Women’s March Organizers’ Hate Exposed by the New York Times
Nearly a half-million people turned out at the Women’s March in Washington, D.C., on Jan. 21, 2017 to “send a bold message” to the incoming presidential administration. It probably never occurred to them that they might be marching for something worse than that which they were marching against.
New York Times editor Bari Weiss, in a column Tuesday bearing the headline “When Progressives Embrace Hate,” took a close look at the women who organized the effort. And what’s behind the curtain is not pretty.
If anyone doubts that “hate” is an accurate term, take a look at what Weiss writes about the four women— Tamika Mallory, Bob Bland, Carmen Perez and Linda Sarsour—behind the march.
Actually, check that. Let the women tell you themselves, which is precisely what Weiss does. She starts with Sarsour:
“Nothing is creepier than Zionism,” she wrote in 2012. And, oddly, given her status as a major feminist organizer, there are more than a few that seem to make common cause with anti-feminists, like this from 2015: “You’ll know when you’re living under Shariah law if suddenly all your loans and credit cards become interest-free. Sound nice, doesn’t it?” She has dismissed the anti-Islamist feminist Ayaan Hirsi Ali in the most crude and cruel terms, insisting she is “not a real woman” and confessing that she wishes she could take away Ms. Ali’s vagina — this about a woman who suffered genital mutilation as a girl in Somalia.
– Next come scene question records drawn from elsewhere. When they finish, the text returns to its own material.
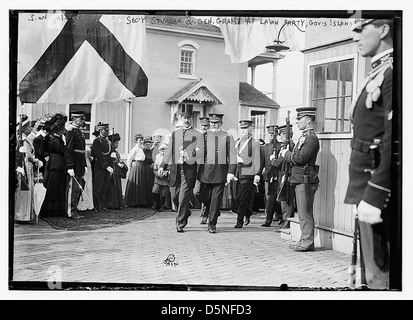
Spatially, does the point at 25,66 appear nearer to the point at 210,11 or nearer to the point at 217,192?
the point at 210,11

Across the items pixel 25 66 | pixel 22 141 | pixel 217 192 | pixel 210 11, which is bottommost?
pixel 217 192

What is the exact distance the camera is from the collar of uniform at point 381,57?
6.10 meters

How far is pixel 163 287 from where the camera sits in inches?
249

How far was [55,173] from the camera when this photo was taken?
6.68 m

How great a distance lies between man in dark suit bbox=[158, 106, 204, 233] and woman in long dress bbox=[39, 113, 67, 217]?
3.57 ft

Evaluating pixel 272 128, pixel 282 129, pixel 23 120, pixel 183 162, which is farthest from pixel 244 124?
pixel 23 120

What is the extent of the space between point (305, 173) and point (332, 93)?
90 centimetres

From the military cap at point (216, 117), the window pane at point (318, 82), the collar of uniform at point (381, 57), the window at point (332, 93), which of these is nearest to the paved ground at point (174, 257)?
the military cap at point (216, 117)

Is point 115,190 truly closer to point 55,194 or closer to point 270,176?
point 55,194

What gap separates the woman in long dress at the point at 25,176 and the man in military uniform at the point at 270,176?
2.47 meters

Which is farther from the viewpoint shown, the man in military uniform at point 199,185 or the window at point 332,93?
the man in military uniform at point 199,185

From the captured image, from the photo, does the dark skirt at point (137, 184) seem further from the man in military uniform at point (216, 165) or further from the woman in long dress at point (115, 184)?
the man in military uniform at point (216, 165)
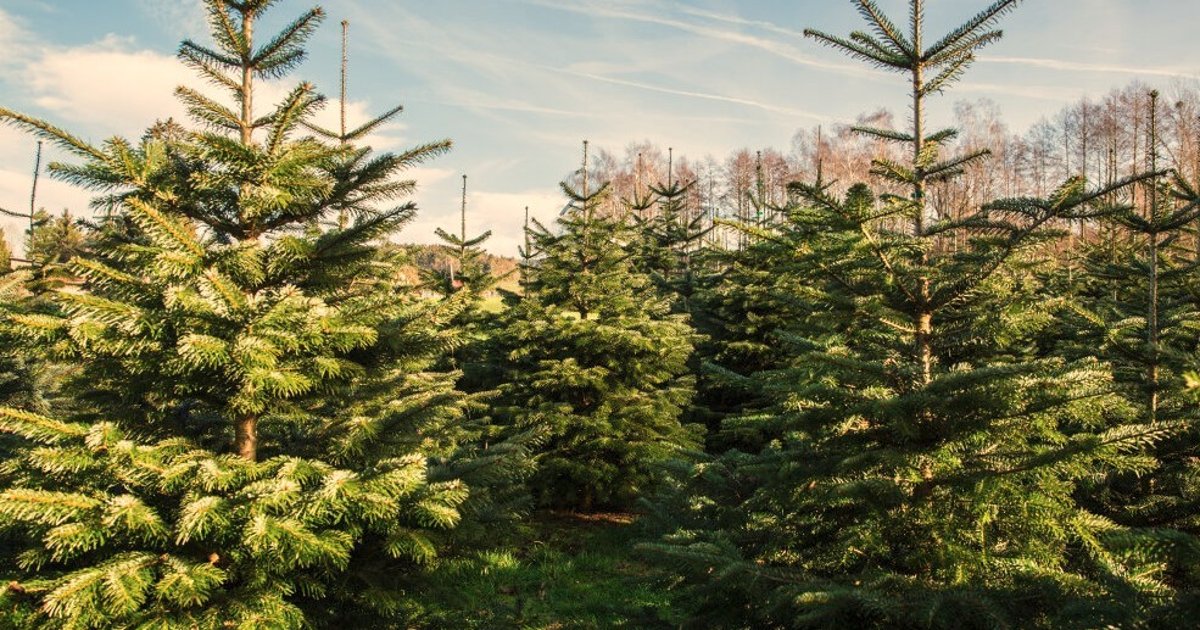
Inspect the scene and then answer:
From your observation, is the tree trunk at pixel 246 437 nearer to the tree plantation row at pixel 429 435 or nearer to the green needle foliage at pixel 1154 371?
the tree plantation row at pixel 429 435

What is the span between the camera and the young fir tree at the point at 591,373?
898 centimetres

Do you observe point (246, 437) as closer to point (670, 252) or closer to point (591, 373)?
point (591, 373)

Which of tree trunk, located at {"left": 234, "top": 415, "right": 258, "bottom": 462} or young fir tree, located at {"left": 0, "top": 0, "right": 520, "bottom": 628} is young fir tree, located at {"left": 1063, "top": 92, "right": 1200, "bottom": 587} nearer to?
young fir tree, located at {"left": 0, "top": 0, "right": 520, "bottom": 628}

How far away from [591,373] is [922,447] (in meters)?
6.08

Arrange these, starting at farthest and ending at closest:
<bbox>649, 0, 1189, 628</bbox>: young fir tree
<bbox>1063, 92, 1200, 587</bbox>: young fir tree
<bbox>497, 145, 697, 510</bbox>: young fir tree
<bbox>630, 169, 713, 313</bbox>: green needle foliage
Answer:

This seems insensitive and, well, stupid. But is it “hateful”? Hold on; we’re just getting started.
More recently, Weiss points out, the official Twitter account of the Women’s March tweeted out support for Assata Shakur. When Jake Tapper pointed out on Twitter that Shakur is a fugitive cop killer, Sarsour accused the CNN correspondent of joining “the ranks of the alt-right to target me online.”
“Since when did criticizing a domestic terrorist become a signal issue of the far right?” Weiss asks. “Last I checked, that position was a matter of basic decency and patriotism.”
Sadly, it only gets weirder from here. Weiss turns her attention to Perez and Mallory.
“Ms. Mallory, in addition to applauding Assata Shakur as a feminist emblem, also admires Fidel Castro, who sheltered Ms. Shakur in Cuba. She put up a flurry of posts when Mr. Castro died last year. ‘R.I.P. Comandante! Your legacy lives on!’ she wrote in one. She does not have similar respect for American police officers. ‘When you throw a brick in a pile of hogs, the one that hollers is the one you hit,’ she posted on Nov. 20.
Ms. Perez also expressed her admiration for a Black Panther convicted of trying to kill six police officers: ‘Love learning from and sharing space with Baba Sekou Odinga.’”
If praising cop killers and dictators is not enough for you, alas, we’re still not done.
Weiss shows that Mallory and Perez also gush over Louis Farrakhan, the man who praised Hitler on national television as “a very great man” and called Judaism a “gutter religion.” Oh, he is also an unapologetic racist who said that “white people deserve to die.”
Regardless of your political or ideological persuasion, I recommend reading Weiss’ article in its entirety.
What’s striking is that the vitriol is so transparent. These women were not surreptitiously recorded or accused of saying vile things; they were publicly praising cop killers, mass murders, and unapologetic racists.
This is not to suggest that hate is confined to the left; we know it’s not. Nor is the goal to impugn the many fine people who marched in the Women’s March earlier this year. I, like most people, know people who were there. They were without exception good people who believed they were marching for unity.
But the true character—and the true motivations—of those who organized the Women’s March needs to be exposed. The New York Times did just that, and they deserve credit.
Read the article. Read what Mallory, Perez, and Sarsour stated publicly. Then ask yourself if you believe it’s truly unity and peace they seek.